Performance and collective action

In the past decade, the concept of performance has increasingly been used to reinterpret collective action. In this approach the collective action is understood as cultural performance, a performance in which actors, individually or in concert, display for others the meaning of their social situation (e.g. Alexander 2004).

Collective action
Much of the recent relevant work has been done by 'social movement' scholars, principally in sociology and political science. But there is also a longstanding interest in the dynamics of 'collective action' among economists and historians, or historically oriented social scientists. For the purpose of this wiki collective action may be defined as emergent and minimally coordinated action by two or more people that is motivated by a desire to change some aspect of social life or to resist changes proposed by others (Oberschall 2001).

Drawing on the legacy of the late Durkheim, sociologists involved in the cultural turn of the late 20th century put meaning into the centre of social theory. Combining the hermeneutic tradition of 'thick description' by Clifford Geertz and the structuralist heritage of De Saussure, sociologists assert the determinative power of culture and its relative autonomy from social structure.

Following the overly rationalistic explanations of the resource mobilization paradigm of the late 1970s and 1980s, the cultural turn put a renewed emphasis on meaning and interpretation in collective action. There is a general consensus that the cultural turn comprised two relatively distinct approaches: New Social Movement (NSM) theory and the framing perspective.

The first approach refers to social movement ideology, the concerns motivating activists, and the arena in which collective action was focused. Focusing on culture as an arena of action and cultural change as a consequence of movement efforts provided important addenda to the movement-as-political-reform perspective that was characteristic of structural approaches. For example, NSM scholars' theorizing 'collective identity' was an important conceptual step.

The second approach focuses on the ways in which movements have used symbols, language, discourse, identity and other dimensions of culture to recruit, retain, mobilize and motivate members. This perspective, widely called the framing perspective, explicitly theorizes the symbolic and meaning work done by movement activists as they articulate grievances, generate consensus on the importance and forms of collective action to be pursued, and present rationales for their actions and proposed solutions to adherents, bystanders, and antagonists. The framing perspective has been central to collective action studies. Most research has been on how movements and movement organizations frame issues, with the implicit dependent variable being some form of mobilization success. Other cultural foci such as narratives, cultures of resistance, the place of music, art, and theatre, while representing important avenues of research, have received much less attention. It is mainly for this reason that collective action researchers began to introduce a performance-centred approach.

Performance and collective action - Cultural pragmatics
One of the more influential models in the performance-centred approach to collective action is cultural pragmatics theory, which understands symbolic action as performance. Sociologist Jeffrey Alexander building on the legacy of symbolic action and dramaturgy (Kenneth Burke 1941; Erving Goffman 1956), developed the cultural pragmatics approach from Austin's performative speech act theory (Austin 1962). Alexander states that cultural pragmatics arose out of the confluence of ‘hermeneutic, post-structural, and pragmatic theories of meaning's relation to social action’.

Dataset extract —
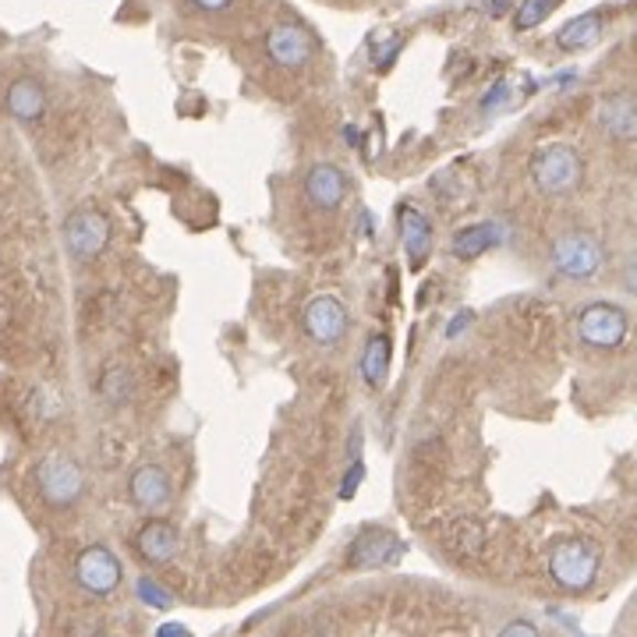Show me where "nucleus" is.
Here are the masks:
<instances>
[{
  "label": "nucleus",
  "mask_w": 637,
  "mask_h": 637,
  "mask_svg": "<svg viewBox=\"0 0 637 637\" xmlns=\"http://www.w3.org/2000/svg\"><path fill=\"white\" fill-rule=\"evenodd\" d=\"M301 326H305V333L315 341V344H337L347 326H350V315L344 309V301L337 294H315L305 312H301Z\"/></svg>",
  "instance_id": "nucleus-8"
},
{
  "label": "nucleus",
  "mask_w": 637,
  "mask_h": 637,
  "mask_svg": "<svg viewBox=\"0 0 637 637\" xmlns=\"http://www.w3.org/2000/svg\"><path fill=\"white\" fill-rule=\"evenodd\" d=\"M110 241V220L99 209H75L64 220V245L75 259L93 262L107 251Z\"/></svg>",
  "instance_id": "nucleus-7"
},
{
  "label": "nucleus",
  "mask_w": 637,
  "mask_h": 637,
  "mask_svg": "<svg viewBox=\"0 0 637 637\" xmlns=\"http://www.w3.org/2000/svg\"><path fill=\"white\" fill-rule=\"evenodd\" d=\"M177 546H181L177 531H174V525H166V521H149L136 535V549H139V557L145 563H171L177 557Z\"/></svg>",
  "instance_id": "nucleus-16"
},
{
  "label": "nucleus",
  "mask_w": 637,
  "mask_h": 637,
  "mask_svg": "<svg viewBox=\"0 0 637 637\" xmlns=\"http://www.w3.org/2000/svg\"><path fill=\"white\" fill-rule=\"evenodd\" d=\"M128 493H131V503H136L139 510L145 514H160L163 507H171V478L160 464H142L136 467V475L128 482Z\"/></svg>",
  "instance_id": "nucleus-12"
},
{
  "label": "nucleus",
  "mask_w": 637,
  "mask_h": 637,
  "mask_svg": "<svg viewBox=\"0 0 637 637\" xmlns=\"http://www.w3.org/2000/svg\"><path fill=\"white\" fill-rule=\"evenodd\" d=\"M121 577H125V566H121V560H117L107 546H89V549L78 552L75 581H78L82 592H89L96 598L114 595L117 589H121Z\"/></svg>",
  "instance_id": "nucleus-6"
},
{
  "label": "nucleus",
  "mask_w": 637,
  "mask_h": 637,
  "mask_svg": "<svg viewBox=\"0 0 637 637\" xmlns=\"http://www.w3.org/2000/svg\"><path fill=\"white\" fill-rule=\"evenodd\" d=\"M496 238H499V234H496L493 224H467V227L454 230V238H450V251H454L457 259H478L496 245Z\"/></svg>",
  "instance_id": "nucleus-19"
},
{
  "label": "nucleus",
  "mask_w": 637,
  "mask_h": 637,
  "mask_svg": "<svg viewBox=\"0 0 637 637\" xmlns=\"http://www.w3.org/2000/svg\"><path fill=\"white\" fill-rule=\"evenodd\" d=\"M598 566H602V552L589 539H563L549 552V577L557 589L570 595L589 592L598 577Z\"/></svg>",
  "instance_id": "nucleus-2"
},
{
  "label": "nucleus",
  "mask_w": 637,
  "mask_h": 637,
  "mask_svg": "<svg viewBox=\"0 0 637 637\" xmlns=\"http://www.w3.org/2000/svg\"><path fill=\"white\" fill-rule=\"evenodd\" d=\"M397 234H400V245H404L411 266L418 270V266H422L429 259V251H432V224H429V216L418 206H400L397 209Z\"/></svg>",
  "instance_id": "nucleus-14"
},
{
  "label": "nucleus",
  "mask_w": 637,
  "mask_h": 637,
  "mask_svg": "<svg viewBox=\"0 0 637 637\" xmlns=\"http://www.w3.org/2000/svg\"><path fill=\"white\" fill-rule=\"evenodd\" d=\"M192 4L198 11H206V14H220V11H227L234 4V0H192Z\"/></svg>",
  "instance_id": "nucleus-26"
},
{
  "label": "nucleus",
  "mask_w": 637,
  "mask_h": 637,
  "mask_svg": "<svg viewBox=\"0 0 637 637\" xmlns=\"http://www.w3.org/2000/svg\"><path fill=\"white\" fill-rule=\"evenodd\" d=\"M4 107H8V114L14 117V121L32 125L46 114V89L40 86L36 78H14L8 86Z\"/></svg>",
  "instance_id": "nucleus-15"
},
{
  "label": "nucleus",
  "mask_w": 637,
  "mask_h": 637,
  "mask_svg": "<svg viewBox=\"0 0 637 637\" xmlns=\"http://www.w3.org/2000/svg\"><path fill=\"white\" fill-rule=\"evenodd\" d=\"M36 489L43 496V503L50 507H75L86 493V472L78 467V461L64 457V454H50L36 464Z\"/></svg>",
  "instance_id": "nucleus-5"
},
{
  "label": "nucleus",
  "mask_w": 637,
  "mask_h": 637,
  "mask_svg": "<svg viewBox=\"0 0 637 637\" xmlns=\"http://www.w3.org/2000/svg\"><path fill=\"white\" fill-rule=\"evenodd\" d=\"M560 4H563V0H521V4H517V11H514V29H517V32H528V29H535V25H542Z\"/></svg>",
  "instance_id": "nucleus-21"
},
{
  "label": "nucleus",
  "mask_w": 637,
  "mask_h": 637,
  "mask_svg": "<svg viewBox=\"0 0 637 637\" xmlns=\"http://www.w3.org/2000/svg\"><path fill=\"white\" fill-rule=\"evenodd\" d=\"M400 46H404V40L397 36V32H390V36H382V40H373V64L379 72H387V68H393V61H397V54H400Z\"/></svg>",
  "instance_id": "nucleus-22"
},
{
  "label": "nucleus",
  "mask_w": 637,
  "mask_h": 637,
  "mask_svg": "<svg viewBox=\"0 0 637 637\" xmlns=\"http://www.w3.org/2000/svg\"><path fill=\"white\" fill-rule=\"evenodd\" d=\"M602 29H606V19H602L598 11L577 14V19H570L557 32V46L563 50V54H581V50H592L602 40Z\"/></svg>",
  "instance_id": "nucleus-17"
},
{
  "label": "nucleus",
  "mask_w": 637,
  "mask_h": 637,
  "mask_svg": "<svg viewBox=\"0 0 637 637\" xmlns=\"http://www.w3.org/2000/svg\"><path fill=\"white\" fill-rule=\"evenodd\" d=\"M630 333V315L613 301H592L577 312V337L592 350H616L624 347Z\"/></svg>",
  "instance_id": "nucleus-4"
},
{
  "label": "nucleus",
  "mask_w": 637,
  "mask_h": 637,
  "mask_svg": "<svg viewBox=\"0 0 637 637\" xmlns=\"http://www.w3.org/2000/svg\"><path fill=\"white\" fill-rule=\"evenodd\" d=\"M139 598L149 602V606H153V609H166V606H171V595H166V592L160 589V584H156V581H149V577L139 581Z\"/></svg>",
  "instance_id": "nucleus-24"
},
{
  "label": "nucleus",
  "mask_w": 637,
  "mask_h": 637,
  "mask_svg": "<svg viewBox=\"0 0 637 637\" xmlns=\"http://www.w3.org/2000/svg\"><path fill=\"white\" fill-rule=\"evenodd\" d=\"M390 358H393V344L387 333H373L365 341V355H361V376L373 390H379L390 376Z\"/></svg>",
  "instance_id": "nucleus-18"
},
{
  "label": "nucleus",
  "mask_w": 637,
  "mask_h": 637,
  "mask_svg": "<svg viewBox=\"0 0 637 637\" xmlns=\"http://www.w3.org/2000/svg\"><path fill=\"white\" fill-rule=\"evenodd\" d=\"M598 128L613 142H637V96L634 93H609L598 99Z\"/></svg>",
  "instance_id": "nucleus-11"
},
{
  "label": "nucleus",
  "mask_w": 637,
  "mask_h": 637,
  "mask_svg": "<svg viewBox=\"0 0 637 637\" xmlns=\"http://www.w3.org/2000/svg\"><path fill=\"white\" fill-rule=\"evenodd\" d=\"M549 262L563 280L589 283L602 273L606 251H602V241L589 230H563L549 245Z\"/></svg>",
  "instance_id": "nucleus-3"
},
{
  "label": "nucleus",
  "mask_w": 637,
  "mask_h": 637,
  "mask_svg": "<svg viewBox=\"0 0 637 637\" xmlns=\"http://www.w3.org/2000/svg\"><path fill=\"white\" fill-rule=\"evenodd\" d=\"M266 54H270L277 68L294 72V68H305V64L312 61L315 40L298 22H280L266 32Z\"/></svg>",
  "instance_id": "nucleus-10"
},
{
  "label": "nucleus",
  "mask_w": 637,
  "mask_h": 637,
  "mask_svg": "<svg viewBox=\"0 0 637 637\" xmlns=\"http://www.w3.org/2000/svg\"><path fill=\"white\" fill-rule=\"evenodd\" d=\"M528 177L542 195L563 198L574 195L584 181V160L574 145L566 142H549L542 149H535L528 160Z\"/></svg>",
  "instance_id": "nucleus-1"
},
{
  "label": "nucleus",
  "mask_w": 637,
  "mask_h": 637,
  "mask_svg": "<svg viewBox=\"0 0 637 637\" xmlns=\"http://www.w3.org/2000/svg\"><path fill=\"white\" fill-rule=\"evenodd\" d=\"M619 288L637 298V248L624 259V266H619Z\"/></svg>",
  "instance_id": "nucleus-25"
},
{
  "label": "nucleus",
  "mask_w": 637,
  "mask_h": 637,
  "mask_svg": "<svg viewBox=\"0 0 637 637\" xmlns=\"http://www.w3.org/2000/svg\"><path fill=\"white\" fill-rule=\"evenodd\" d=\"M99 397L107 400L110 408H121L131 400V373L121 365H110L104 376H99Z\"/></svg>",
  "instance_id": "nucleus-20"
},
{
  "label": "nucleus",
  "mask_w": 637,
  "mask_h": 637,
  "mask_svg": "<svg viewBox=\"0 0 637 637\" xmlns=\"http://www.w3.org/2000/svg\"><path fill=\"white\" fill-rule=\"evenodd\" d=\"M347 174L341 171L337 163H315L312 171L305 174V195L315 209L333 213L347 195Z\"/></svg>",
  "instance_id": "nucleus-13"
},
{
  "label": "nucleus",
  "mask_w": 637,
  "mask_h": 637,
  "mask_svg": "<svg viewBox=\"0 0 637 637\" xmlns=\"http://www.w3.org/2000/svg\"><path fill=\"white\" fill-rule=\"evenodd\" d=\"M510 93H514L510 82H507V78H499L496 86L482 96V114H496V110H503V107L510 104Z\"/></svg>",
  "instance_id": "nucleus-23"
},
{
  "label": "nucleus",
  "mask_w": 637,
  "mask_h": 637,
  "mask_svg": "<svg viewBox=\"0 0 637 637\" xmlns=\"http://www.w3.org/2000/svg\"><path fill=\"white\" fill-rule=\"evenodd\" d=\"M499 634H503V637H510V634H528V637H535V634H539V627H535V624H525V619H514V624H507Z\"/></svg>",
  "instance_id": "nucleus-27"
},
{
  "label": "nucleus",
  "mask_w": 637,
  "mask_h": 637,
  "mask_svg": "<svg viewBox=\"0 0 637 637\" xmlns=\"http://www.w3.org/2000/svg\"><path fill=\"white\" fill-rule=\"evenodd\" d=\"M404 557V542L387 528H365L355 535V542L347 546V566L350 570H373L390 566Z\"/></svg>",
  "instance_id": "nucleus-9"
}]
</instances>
---
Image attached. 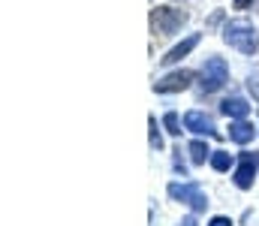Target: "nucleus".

What is required — Reproduce word for word the part of the passage on performance and collective action between "Following the overly" and "the framing perspective.", inclusive.

Exercise solution —
Following the overly rationalistic explanations of the resource mobilization paradigm of the late 1970s and 1980s, the cultural turn put a renewed emphasis on meaning and interpretation in collective action. There is a general consensus that the cultural turn comprised two relatively distinct approaches: New Social Movement (NSM) theory and the framing perspective.